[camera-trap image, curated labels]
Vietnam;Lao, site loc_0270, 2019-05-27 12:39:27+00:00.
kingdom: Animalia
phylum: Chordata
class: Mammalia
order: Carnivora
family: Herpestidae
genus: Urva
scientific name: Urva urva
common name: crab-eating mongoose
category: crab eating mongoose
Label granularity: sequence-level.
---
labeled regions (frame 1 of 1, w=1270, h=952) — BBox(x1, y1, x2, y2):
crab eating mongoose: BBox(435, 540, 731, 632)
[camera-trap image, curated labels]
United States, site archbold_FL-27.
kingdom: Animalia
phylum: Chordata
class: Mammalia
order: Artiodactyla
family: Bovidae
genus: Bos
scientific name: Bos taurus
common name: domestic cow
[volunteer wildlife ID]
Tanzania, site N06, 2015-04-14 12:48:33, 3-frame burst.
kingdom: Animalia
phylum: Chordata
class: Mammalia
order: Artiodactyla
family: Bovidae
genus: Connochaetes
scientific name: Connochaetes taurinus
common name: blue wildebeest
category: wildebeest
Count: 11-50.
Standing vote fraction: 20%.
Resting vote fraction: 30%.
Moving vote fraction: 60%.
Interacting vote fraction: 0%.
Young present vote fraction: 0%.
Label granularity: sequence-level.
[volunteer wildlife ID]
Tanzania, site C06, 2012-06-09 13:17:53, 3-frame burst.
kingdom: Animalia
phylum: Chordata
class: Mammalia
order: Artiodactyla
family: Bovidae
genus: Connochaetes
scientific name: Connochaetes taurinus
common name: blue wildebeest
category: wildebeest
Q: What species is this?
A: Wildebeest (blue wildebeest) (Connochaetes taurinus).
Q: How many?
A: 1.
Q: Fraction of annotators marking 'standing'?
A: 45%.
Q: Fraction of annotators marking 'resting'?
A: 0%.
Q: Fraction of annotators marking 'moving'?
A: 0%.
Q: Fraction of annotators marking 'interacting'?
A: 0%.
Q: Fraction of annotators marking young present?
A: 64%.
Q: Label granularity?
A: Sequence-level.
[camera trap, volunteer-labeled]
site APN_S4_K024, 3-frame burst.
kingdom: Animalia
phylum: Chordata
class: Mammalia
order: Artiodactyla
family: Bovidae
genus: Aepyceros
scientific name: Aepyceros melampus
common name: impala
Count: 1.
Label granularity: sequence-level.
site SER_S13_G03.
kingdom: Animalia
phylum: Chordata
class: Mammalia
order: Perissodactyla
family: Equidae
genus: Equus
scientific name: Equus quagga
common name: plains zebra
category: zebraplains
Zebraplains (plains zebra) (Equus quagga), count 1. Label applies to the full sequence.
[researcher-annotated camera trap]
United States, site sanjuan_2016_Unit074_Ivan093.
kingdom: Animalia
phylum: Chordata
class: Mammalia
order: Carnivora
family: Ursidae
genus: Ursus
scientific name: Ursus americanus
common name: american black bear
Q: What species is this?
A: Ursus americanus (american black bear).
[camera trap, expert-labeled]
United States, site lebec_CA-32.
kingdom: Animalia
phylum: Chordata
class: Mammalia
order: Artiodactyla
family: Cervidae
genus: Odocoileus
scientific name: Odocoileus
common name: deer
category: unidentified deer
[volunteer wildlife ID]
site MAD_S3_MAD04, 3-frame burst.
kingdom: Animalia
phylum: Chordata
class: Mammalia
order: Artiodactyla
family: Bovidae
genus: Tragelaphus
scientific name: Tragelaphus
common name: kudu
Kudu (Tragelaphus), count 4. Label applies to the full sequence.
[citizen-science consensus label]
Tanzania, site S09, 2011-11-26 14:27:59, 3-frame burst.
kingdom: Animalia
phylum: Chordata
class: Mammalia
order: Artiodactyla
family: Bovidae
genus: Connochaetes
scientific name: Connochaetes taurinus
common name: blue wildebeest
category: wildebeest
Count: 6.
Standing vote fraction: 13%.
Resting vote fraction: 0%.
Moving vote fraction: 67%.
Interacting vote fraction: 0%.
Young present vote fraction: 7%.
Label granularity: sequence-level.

§ **THE TASK**:
A single number is the whole answer: the tally of lines in the entries that hold "present".

§ **ANSWER TO THIS PROBLEM**:
3